| DATA |
-.-.-
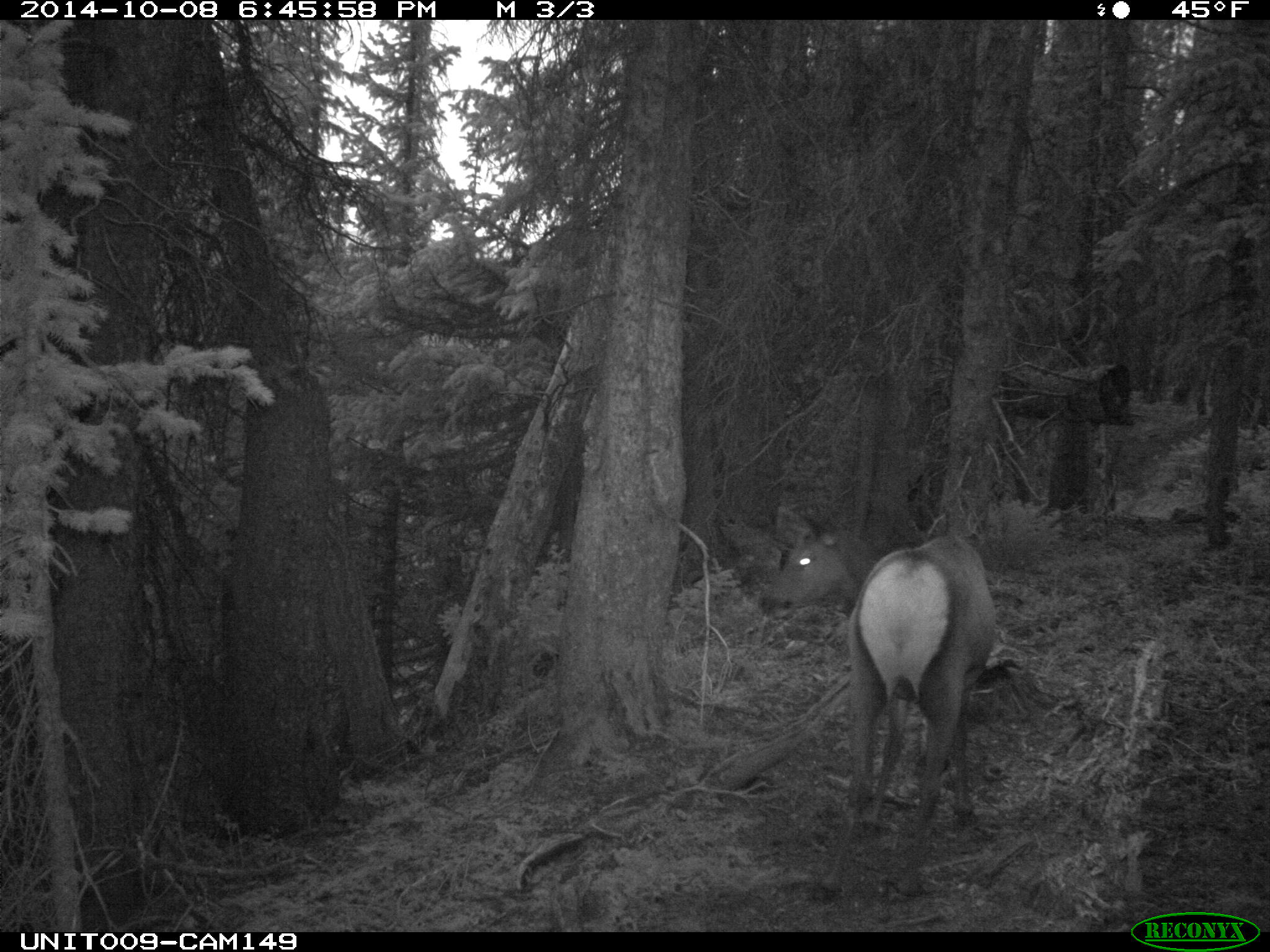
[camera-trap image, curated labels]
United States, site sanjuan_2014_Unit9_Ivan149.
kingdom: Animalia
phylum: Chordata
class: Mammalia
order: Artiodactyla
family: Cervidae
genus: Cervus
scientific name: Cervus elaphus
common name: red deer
-.-.-
| TASK GOAL |
Copy the material above word for word, images excluded.

| ANSWER TO THIS EXERCISE |
[camera-trap image, curated labels]
United States, site sanjuan_2014_Unit9_Ivan149.
kingdom: Animalia
phylum: Chordata
class: Mammalia
order: Artiodactyla
family: Cervidae
genus: Cervus
scientific name: Cervus elaphus
common name: red deer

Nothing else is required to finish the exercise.